Psych Fest begins Friday on a traffic-clogged freeway exit pointing toward East Riverside Drive. Cars are populated with commuters in rush-hour hell and a vast cross-section of Austin eccentrics hoping for a weird weekend. You can tell who's who by the bumper stickers. Last year, the entertainment emanated from the dingy but centralized Seaholm Power Plant. This year, a makeshift strip-mall-fronted corridor of post-hippie culture connects Emo's East and the Beauty Ballroom. Orange County's Cosmonauts deal sizzling, Nuggets-busting garage-punk early on, a gauntlet to the rest of the fest. San Francisco's Moon Duo slather orbiting ramble-prog over the narrow Ballroom floor space, while Night Beats' serrated, Seattle-honed scuzz looks both charming and miniature on the indomitable Emo's East stage. Atlanta murk merchants Lotus Plaza turn the Ballroom into a melted glow prior to L.A. slackjaws Sun Araw, summoning joints from the audience while lording over dimly lit electronic blasts and the circular, vaporous jams of California's Peaking Lights.

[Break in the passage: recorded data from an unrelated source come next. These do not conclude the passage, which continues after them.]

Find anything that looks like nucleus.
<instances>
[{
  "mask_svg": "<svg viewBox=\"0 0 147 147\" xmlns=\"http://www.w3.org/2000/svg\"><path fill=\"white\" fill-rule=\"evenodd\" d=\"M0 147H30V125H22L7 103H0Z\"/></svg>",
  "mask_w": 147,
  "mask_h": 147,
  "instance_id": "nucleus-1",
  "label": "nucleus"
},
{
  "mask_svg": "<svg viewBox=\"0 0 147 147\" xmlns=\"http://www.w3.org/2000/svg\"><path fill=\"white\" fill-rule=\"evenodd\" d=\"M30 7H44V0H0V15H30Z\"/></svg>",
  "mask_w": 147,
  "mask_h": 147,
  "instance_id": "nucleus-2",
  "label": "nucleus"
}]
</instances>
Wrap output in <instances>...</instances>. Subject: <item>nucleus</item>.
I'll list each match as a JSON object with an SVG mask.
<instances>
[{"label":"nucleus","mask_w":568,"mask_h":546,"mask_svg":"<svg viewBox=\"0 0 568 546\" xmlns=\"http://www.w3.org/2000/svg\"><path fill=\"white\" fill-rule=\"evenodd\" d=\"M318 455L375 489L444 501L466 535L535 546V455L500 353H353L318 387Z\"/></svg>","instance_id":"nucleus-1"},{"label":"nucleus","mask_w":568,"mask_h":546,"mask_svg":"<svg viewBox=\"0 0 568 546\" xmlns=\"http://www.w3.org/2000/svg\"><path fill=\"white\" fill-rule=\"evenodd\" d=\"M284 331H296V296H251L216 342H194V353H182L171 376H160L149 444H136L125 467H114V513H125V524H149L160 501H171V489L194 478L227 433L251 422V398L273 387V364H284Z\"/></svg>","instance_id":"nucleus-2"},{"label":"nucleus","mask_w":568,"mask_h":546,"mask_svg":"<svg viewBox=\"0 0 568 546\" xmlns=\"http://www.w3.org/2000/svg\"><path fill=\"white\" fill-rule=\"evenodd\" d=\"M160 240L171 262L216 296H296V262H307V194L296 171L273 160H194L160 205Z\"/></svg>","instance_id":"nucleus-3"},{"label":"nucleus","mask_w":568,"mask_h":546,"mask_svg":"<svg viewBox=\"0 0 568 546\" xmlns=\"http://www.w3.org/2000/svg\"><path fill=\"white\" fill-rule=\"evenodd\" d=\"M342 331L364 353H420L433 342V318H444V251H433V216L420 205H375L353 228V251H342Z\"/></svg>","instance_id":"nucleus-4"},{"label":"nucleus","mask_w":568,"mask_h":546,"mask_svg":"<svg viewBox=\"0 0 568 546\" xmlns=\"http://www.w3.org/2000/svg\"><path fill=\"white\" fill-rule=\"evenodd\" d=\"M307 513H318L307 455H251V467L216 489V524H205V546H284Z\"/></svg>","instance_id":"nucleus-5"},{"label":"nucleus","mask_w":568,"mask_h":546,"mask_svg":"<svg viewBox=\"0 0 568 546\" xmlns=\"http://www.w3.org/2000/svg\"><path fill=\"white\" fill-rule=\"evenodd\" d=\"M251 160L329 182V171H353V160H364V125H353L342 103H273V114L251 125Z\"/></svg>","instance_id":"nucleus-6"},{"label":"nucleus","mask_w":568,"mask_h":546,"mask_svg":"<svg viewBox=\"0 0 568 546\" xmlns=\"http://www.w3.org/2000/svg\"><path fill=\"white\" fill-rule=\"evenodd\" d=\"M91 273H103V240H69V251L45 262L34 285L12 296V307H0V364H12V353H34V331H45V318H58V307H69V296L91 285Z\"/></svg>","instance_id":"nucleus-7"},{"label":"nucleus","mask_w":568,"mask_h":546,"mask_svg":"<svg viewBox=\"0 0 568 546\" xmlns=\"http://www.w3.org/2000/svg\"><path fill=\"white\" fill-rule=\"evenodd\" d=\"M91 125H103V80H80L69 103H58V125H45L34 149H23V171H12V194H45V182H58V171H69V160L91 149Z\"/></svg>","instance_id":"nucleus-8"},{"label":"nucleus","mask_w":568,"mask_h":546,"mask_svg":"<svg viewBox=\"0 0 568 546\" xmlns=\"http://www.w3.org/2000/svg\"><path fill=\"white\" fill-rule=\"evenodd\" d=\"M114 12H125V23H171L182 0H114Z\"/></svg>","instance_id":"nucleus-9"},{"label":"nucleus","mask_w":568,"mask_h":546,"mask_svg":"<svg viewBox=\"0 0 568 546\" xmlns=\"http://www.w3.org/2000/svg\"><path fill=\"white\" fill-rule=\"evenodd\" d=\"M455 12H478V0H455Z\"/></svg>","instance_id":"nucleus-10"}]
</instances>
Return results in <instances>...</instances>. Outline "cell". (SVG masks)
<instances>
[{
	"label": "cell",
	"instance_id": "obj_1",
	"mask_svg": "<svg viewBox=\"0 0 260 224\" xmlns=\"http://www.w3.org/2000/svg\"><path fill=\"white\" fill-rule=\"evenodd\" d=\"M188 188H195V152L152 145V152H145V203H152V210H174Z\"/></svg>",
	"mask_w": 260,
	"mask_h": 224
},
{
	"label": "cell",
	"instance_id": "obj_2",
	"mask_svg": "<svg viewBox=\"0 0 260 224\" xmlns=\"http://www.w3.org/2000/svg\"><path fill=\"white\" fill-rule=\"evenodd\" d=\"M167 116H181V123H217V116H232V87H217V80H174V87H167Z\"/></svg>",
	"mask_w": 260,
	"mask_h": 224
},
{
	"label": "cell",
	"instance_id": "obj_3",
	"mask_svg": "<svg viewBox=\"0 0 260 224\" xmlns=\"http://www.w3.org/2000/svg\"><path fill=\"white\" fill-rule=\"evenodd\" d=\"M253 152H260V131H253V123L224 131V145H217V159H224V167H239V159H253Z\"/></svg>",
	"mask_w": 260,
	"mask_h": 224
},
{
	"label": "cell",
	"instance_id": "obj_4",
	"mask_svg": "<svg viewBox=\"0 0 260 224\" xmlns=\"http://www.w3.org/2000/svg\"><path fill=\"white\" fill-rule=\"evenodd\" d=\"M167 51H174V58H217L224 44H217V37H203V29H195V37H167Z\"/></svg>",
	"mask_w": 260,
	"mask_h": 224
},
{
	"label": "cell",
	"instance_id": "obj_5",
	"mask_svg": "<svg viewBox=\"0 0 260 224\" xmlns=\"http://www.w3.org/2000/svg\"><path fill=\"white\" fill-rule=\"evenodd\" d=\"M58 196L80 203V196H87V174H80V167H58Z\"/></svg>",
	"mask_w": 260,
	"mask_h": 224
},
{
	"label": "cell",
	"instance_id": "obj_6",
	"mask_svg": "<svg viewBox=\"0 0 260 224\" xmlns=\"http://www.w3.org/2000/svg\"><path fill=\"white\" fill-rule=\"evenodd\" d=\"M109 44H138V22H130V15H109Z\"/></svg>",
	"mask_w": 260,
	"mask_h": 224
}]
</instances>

Ticket holder obligation isn't enough to get the bulk of the crowd out of bed by early afternoon, so Saturday's small-text acts mostly experience sets bouncing off walls rather than organic matter. A double shot of listless reverb-rock from locals Smoke & Feathers and Philly's Asteroid #4 certainly doesn't leave a lot of room for investment. When stripped of the hats, hair, and projections, such so-called new auteurs look mighty pedestrian. Denton/Austin's Mind Spiders catapult snotty, embattled, and not very psychedelic crush-punk – nurtured with enough adrenaline to wash away any residual mediocrity. Toronto's Quest for Fire similarly overachieve, inflating broiled, pulverizing lava-lamp rock that has all the elder generation's gray-white ponytails in a liberated sway. The endless laps of drone-wave wear thin by evening, so the mini food court's chairs and talk become preferable. Brooklyn's Woods later make good on a purple-spotted, Pabst-fueled inversion of Grateful Dead outré, but are followed by an endless, artless feedback rampage by the Telescopes. The English noise vets lose out to the last minutes of basketball play-offs at the bar. The interconnecting sonics of reactivated pop legends Olivia Tremor Control prove too much for the mixing board, but that doesn't stop its giddy disciples from losing all composure before a relatively well-behaved Black Lips make for a solid marquee capstone. The Atlanta troublemakers aren't easily mistaken as psych, but filthy hooks and molten guitar barrages generally speak for themselves.
By Sunday, attendees are just as happy weirdo-watching and record-shopping as adventuring through sonic mysteries. The vinyl bins are empty by sunset. Chicago's Secret Colours wallow in punchy acid rock both wholesome and insubstantial, while the manly, oil-drenched Georgians of Dead Confederate carpet-bomb Emo's floorspace with flailing, incoherent rawk & roll grandeur. Prolific Bay Area collective Wooden Shjips boasts bipartisan recognition, but by hour 18 of the APF's swirling drone, its set couldn't have ended any sooner. Niger's Bombino articulates gratitude via translator, but the breathless "Merci!" after every song does the trick. The North African quartet drifts in warbled, amniotic guitar grooves, punctuated with Omara Moctar's throaty voice. Unlike the great majority of the weekend, everything here's free of reverb, and Western society looks pretty silly for 30 minutes. Things end with a gradual echo instead of a defining bang, despite superfans posting forward for the inevitable Brian Jonestown Massacre rant. Records, T-shirts, and leftover drugs tucked under their arms, a few fedora-wearers bob toward Church's Chicken.